ResNet论文和代码解读

一、为什么会有ResNet？

一个伟大的发明都在于他解决了一个痛点问题，而ResNet就是解决了深层网络难以训练的问题。在原著论文里称这个问题为degradation problem，即退化问题。何为退化问题？--随着网络层数的增加，训练的loss和测试的loss都不断增大。与overfiting不同的是，出现overfiting的信号是训练loss在不断减小，测试的loss在不断增加。如下图，对于20层和56层的网络结构来说，56层的训练loss和测试loss均比20层高。这里的网络结构属于普通网络结构，文中称之为“plain” networks。
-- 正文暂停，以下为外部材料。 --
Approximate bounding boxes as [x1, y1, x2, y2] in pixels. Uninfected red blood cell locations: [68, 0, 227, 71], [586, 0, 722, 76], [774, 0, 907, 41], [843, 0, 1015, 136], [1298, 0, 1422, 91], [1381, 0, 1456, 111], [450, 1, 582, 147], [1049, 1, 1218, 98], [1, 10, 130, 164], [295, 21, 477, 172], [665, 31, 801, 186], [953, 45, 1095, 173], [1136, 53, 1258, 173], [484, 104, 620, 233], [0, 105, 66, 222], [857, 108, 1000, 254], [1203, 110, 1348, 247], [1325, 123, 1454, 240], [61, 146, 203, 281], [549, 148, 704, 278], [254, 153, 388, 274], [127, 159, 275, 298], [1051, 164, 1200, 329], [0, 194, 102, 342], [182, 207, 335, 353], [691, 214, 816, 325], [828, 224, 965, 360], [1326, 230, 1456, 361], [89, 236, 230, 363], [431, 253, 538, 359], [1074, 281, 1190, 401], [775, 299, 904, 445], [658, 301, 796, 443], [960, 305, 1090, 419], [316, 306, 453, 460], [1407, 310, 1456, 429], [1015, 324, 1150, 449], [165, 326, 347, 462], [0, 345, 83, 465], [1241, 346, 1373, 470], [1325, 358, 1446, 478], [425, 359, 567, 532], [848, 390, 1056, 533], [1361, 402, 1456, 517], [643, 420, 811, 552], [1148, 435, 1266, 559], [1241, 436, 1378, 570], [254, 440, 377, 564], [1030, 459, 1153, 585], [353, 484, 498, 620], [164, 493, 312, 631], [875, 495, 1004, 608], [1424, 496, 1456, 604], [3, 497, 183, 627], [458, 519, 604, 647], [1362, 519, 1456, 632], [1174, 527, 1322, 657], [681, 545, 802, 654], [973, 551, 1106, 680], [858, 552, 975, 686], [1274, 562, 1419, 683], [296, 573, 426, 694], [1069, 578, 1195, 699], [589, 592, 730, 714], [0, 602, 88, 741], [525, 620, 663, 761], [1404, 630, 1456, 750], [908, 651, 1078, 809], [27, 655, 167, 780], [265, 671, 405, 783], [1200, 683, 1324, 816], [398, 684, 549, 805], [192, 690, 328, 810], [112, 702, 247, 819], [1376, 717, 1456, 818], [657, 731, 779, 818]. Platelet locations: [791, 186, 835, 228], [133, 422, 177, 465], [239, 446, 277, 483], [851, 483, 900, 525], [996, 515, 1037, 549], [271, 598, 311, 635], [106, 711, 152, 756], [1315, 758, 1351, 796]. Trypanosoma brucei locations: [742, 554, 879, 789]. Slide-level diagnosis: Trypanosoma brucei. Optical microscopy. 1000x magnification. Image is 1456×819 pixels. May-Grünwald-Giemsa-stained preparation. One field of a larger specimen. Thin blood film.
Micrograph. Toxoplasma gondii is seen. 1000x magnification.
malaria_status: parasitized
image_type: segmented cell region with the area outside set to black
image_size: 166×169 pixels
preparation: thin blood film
为什么会出现退化问题呢？论文中没有给出明确的答案，我想这是和梯度在神经网络里的传播有关，虽然batchnorm能够挽救梯度消失和爆炸的问题，但对于太深的网络，batchnorm估计也是无力回天吧，未做数学证明。

二、ResNet做了什么？

ResNet做的事情很简单，但却像勾股定理一样简单而不凡。它仅仅是在普通网络结构上做了恒等映射，论文中称之为identity mapping。特意放上恒等映射的含义：

通俗的理解就是把x拿过来就行，管他做了啥映射。在ResNet中，恒等映射就是右侧的曲线箭头：

在普通网络结构中，是把weight layer一个个堆叠起来，目的是要拟合我们所需的 $H(x)$ 。但是这样的关系由于各种各样的原因不太好拟合，所以ResNet就来拟合 $F(X)=H(x)-x$ ,让堆叠的layer去拟合残差 $F(X)$ ，当残差趋于0时，便可以得到恒等映射 $H(x)=x$ ，当残差不为0时，便可以拟合新的特征。
你可能会注意到，在卷积神经网络中， $F(x)$ 输出的维度可能和X不一致，对此作者提出了两种处理方式：
一、当维度一致的时候，二者直接相加。

二、当维度不一致的时候，X做一次矩阵变换。

ResNet的网络结构：

相比于34-layer plain，ResNet加入了shortcut connections，当维度一致的时候，就是实线，当维度不一致的时候就是虚线，需要做维度变换或者padding。

三、ResNet的效果怎样？

左图是普通网络结构，18层的训练误差和测试误差几乎都比34层低，右图是ResNet结构，34层的训练误差和测试误差都比18层要低，完美地解决了退化问题。

ResNet18的结构

ResNet18之所以称为18，是因为有18层：conv1(1)+conv_x(2*2*4)+fc(1)=18,前面17层都是卷积层，最后一层是全连接层。
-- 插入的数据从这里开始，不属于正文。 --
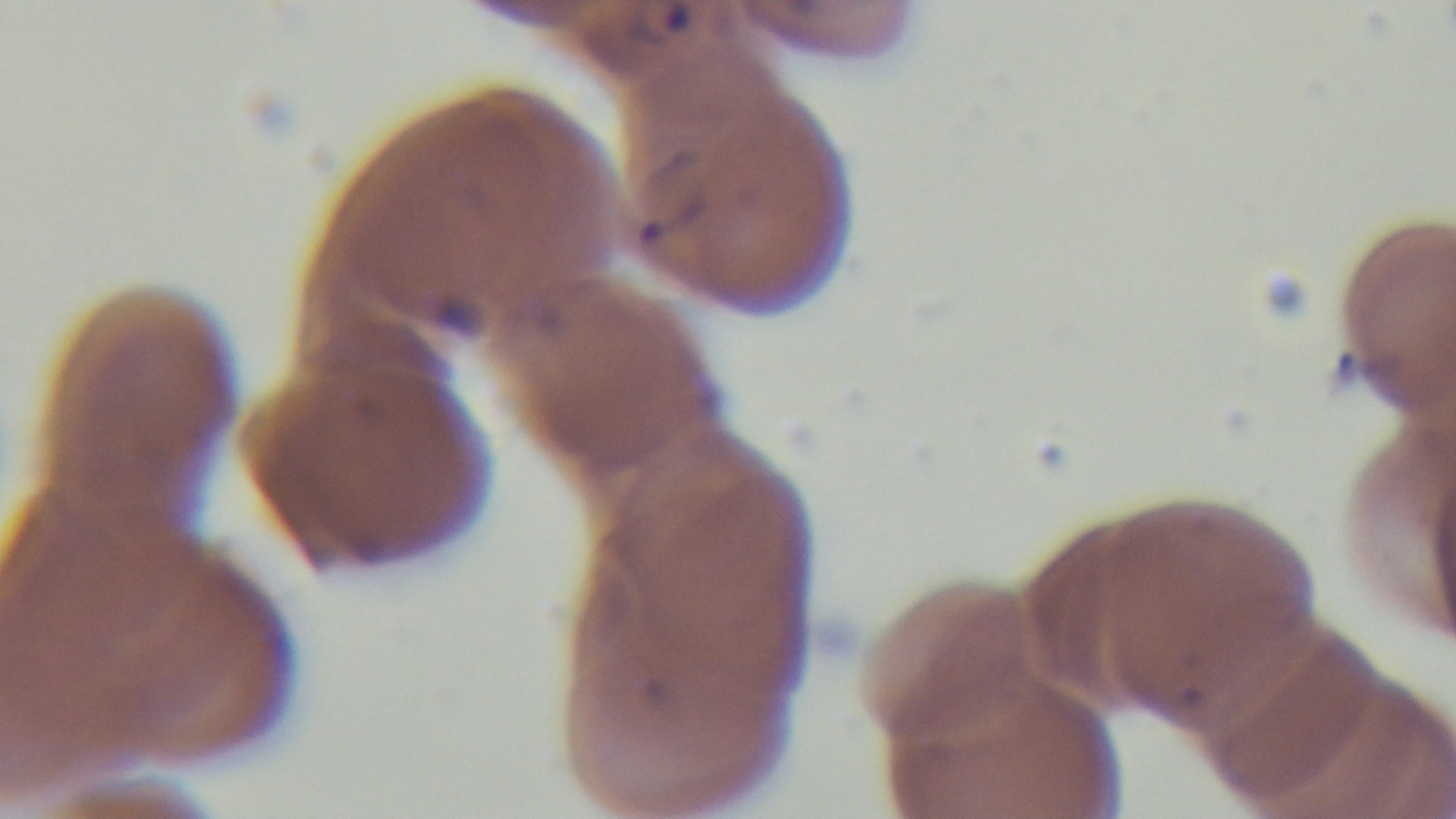
preparation = thin blood film
objective = 100x oil immersion
field of view = single
modality = light microscopy
malaria status = positive
stain = Giemsa
capture = mounted 4K digital camera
我们来看一下整个结构的维度是怎么变换的。首先，输入层是四维数据，分别是
batch_size:批次大小，图中简要为1;
channel:通道，图片是彩色的时候，多为RGB，3通道;
heigh:图片长度;
width:图片宽度;

然后，进行一次卷积池化操作，in_out是输入和输出通道，k是kernel，s是stride，p是padding。那么output的每一个维度是怎么计算的呢？
batch_size=1维持不变，仍然为1；
channel=64即cov1的输出通道；
对于卷积操作：
H=W=112 根据计算公式：[(H+2*p-k)/s ]+ 1，如果出现小数则向下取整，由此得112。
对于池化操作：
H=W=56根据计算公式：[(H-k)/s] + 1，如果出现小数则向上取整，由此得56。

接下来，便是conv2_x到conv5_x层，每个层的block都会重复两次，每次有2个卷积层，所以一个层有4次卷积操作。下图是第一层的具体操作，每两个卷积之间会有一次一致映射(indentity_map)，即论文中的shortcut。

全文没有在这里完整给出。